▶
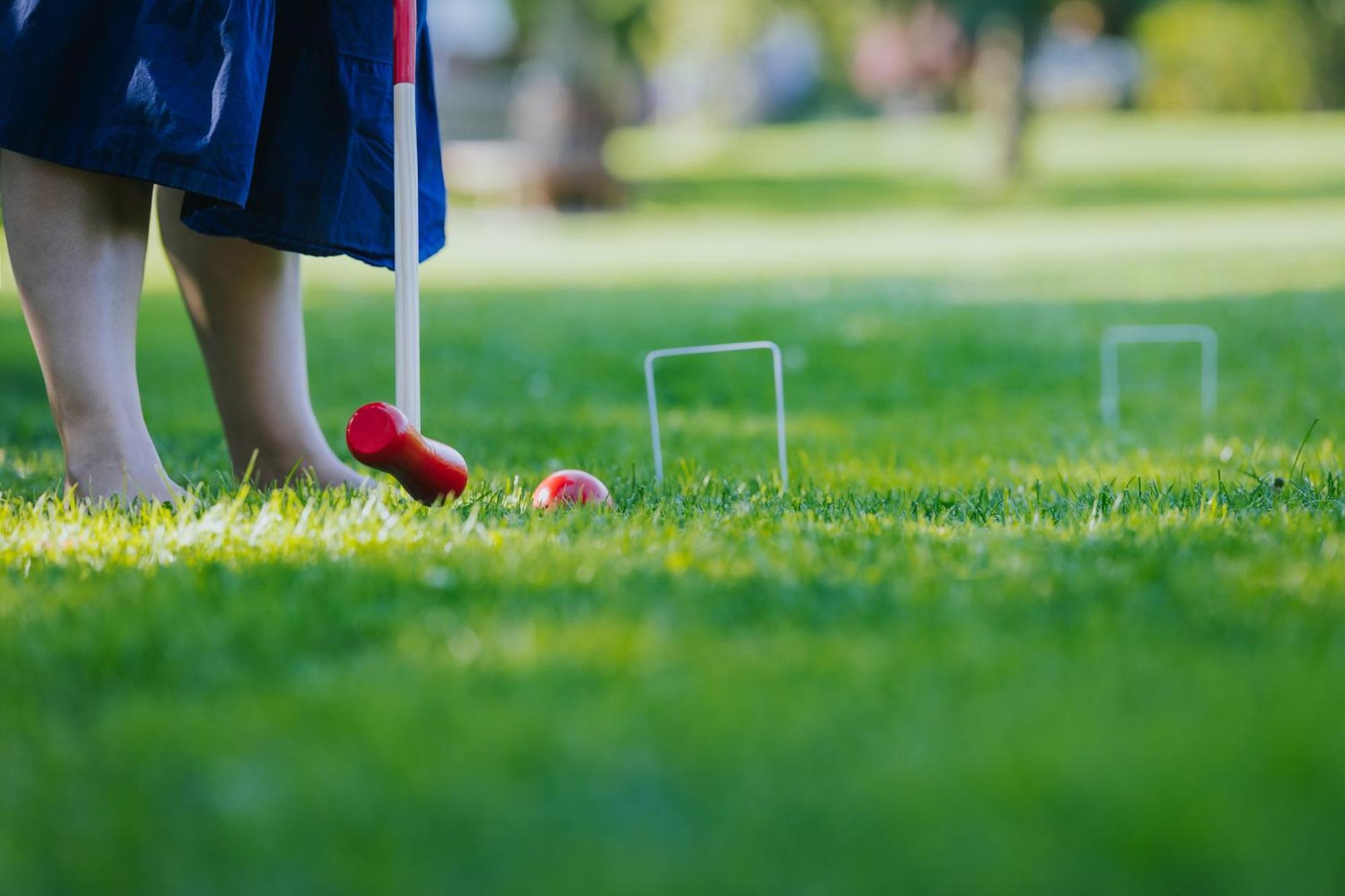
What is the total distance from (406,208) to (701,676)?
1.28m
◀
▶
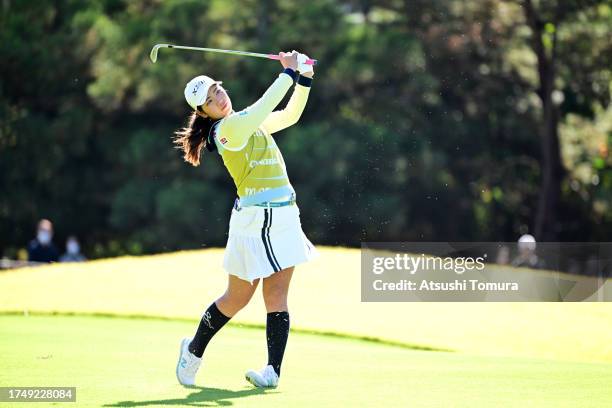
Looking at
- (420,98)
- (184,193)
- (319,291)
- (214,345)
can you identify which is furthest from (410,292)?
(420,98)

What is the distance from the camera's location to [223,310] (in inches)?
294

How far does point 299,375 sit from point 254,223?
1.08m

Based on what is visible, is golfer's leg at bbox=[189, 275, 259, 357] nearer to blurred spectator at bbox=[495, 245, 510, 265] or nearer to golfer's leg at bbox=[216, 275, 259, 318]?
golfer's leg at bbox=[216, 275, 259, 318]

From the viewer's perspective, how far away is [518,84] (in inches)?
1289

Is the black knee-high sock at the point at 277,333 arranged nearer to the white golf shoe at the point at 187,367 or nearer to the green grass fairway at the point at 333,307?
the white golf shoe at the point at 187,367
◀
▶
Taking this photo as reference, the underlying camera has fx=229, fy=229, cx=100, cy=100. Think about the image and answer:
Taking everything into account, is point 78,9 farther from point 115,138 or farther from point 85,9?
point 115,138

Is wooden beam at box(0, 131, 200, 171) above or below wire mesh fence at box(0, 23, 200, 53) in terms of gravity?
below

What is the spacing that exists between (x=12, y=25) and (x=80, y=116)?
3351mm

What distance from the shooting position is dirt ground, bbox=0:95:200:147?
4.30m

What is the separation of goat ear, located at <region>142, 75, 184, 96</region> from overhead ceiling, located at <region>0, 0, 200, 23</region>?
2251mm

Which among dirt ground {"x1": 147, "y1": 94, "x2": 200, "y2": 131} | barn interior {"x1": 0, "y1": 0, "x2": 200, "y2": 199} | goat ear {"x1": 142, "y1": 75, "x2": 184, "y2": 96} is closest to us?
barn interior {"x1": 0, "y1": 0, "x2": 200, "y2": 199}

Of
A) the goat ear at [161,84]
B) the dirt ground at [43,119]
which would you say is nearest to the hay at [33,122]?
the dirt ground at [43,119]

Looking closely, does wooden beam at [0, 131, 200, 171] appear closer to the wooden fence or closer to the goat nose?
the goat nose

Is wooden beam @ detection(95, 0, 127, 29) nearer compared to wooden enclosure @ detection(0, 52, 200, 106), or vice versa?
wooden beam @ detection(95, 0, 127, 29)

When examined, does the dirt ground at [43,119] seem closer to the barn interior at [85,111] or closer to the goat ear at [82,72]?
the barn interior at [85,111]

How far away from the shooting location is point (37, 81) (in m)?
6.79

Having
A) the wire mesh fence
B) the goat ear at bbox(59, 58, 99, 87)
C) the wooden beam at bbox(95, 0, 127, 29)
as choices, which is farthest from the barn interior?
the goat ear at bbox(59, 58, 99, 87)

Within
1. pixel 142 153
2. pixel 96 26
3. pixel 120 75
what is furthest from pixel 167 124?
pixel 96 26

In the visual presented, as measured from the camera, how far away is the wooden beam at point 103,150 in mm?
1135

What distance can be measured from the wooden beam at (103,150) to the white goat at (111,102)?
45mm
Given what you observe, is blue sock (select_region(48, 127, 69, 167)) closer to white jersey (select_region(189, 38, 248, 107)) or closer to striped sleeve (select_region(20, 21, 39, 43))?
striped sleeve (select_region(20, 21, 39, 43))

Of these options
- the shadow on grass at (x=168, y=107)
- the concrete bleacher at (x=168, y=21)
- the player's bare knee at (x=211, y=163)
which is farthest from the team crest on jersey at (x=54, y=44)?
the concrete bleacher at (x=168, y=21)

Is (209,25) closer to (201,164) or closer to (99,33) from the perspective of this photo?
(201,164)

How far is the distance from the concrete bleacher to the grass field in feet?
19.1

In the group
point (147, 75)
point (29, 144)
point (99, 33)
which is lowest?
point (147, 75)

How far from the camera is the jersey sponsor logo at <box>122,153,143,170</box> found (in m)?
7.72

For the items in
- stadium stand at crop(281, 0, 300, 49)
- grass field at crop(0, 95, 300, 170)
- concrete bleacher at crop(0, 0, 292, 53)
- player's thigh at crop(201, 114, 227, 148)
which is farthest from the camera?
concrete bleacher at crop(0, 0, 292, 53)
◀
▸ **THE TASK**
Extract every line of the material above that contains the string "distance".

▸ **SOLVED PROBLEM**
What is the total distance from (406,208) to (701,676)?
What is the distance from the camera's location to [223,310] (in inches)?
What distance from the shooting position is dirt ground, bbox=0:95:200:147?
What distance can be measured from the wooden beam at (103,150) to the white goat at (111,102)?
How far is the distance from the concrete bleacher to the grass field in feet?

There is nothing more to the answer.